The Reserve Bank of India is expected to maintain its wait-and-watch stance and keep the repo rate at 5.25 per cent in coming meetings as the US-Iran peace agreement reduces geopolitical uncertainty, while it monitors food and fuel price pass-through before acting, BofA Securities said in a note on the June MPC minutes.
BofA Securities said the uncertainty clouding the outlook has eased since the June meeting following the conclusion of the US-Iran peace agreement. This gives the MPC more room to stay data-dependent rather than react to volatile energy prices. RBI Governor Malhotra highlighted that inflation risks have risen due to food and fuel shocks, but with underlying inflation still contained, a wait-and-watch stance remains appropriate.

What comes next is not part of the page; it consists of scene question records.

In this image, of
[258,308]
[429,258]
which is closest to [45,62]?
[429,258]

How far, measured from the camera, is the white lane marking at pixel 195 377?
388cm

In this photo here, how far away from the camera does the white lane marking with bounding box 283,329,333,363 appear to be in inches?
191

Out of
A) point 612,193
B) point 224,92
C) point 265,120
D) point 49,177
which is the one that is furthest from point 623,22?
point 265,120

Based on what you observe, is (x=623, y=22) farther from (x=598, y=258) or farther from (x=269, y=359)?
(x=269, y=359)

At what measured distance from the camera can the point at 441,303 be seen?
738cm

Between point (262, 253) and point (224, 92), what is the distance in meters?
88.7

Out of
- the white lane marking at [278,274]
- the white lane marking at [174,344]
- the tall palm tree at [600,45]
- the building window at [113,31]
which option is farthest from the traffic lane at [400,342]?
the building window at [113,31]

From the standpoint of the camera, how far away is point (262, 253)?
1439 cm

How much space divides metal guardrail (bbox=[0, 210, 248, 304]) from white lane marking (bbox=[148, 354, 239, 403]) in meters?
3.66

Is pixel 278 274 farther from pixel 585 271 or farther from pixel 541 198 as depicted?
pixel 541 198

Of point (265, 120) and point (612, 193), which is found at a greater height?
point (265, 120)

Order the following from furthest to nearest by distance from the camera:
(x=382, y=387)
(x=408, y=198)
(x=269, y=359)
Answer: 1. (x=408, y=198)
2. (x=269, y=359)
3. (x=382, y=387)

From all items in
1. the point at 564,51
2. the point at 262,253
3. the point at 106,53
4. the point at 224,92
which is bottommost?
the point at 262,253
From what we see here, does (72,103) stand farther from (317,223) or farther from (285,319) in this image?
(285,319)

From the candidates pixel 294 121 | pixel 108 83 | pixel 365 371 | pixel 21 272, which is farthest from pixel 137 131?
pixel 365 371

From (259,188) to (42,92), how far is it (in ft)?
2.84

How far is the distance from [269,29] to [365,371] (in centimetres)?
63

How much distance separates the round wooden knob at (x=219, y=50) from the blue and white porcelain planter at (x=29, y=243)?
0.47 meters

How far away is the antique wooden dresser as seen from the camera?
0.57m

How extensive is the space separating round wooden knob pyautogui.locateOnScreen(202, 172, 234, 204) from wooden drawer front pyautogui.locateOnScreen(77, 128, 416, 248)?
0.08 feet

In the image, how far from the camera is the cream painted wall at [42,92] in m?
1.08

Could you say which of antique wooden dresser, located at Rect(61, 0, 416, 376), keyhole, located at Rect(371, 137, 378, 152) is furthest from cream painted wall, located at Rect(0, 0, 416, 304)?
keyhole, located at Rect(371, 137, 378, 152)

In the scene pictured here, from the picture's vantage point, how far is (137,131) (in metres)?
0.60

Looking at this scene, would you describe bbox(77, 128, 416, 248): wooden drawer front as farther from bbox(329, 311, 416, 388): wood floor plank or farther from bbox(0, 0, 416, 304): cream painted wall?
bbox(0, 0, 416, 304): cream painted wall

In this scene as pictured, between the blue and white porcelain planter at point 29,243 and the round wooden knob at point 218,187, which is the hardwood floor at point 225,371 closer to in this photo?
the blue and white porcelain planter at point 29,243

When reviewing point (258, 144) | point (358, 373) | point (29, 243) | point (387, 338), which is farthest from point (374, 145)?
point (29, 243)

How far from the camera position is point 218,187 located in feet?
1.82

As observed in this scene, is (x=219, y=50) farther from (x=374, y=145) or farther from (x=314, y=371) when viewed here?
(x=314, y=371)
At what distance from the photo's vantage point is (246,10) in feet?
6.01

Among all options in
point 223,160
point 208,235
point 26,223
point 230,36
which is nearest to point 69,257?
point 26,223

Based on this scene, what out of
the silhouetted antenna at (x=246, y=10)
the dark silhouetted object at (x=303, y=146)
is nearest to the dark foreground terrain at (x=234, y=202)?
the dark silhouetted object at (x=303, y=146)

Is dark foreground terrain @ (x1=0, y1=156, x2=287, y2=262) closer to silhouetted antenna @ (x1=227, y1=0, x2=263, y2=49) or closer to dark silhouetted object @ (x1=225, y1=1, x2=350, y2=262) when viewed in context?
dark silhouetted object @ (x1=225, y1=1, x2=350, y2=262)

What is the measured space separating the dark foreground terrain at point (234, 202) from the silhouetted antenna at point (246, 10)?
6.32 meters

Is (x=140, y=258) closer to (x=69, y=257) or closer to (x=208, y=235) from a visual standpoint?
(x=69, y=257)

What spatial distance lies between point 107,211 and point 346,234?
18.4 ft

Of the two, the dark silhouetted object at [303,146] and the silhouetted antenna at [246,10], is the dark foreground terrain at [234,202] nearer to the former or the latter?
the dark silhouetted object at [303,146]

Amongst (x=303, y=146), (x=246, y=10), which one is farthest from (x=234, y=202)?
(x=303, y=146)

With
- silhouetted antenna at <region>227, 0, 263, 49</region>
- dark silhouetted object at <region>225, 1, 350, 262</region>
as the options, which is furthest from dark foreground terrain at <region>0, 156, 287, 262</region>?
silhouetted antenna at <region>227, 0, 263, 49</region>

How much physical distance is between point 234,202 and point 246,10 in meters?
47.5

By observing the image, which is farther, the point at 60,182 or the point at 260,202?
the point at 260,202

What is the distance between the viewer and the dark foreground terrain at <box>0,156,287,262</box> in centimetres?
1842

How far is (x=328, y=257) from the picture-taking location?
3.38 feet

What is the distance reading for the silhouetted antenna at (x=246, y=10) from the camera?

The brokerage expects the RBI to continue tracking monsoon outcomes and crude trends before considering any change in policy direction.
BofA Securities noted the RBI unanimously maintained the repo rate at 5.25 per cent and retained its neutral policy stance amid a volatile geopolitical backdrop. The central bank also lowered its FY27 growth forecast by 30bps to 6.6 per cent YoY while raising its inflation projection by 50bps to 5.1 per cent, citing weather-related risks. “The minutes showed unanimous recognition of the volatile economic backdrop and rising inflation risks. However, members noted that underlying inflation has remained contained, with no immediate concerns on second-round effects, making status quo on policy action and a data-dependent approach an appropriate course of action,” BofA Securities said.

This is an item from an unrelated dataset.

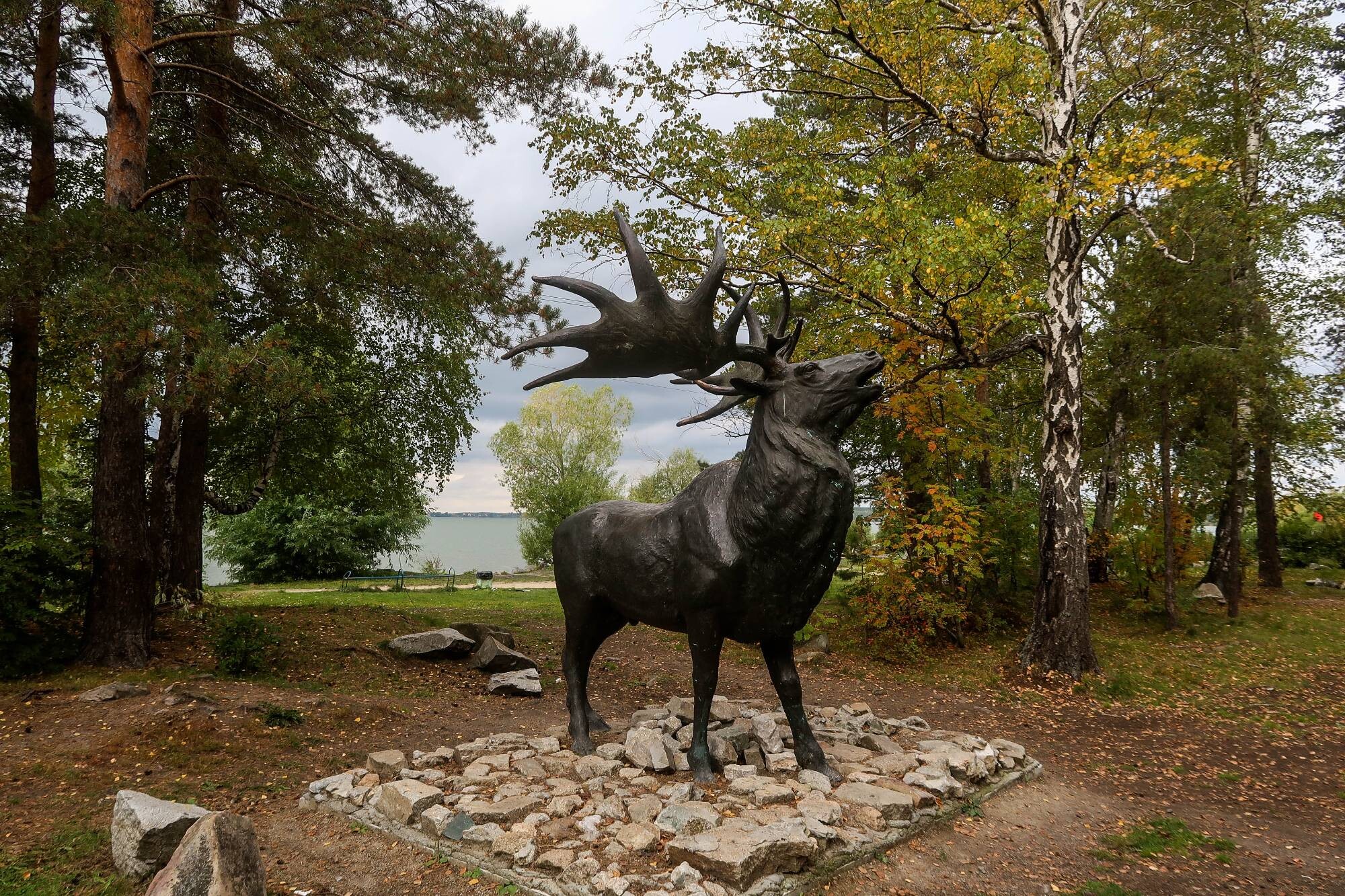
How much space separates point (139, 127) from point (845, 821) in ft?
31.4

Internal members leaned toward caution on premature tightening. Gupta viewed the rise in inflation largely as a supply-side phenomenon driven by energy and imported cost pressures, arguing against a premature policy response. Indranil Bhattacharyya noted that wholesale price pressures have increased, but the transmission to consumer inflation remains incomplete, warranting a cautious and data-dependent approach.
External members echoed the growth-support view. Singh acknowledged the worsening inflation outlook due to external shocks but stressed the need to support growth given still-benign core inflation. Saugata Bhattacharya flagged concern that elevated crude prices could fuel second-round inflationary pressures and further dampen growth, though he did not see a case for immediate tightening. Nagesh Kumar emphasised that while the West Asia conflict complicated the growth-inflation trade-off, India’s strong macroeconomic fundamentals and policy buffers leave it well-positioned to withstand the shock, voting for the status quo.
BofA Securities’ dove-hawk meter for June showed the MPC in a neutral, moderately dovish-to-neutral zone with no shift toward hawkishness from April.